*Task*. The task calls for each line of the records below in which the word "security" appears.

*Dataset records*.
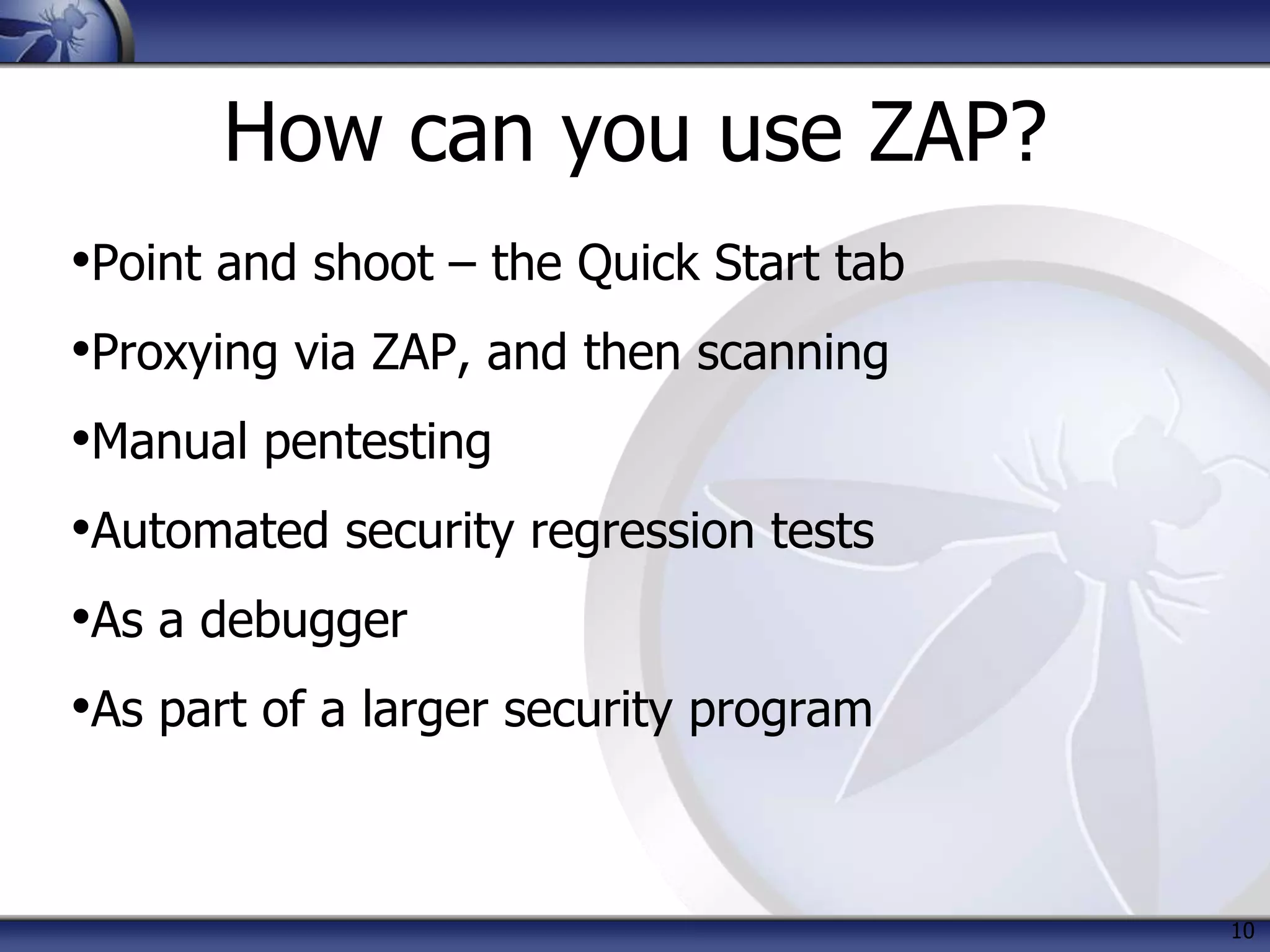 How can you use ZAP?

•Point and shoot – the Quick Start tab

•Proxying via ZAP, and then scanning

•Manual pentesting

•Automated security regression tests

•As a debugger

•As part of a larger security program

10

*Output for this task*.
•Automated security regression tests
•As part of a larger security program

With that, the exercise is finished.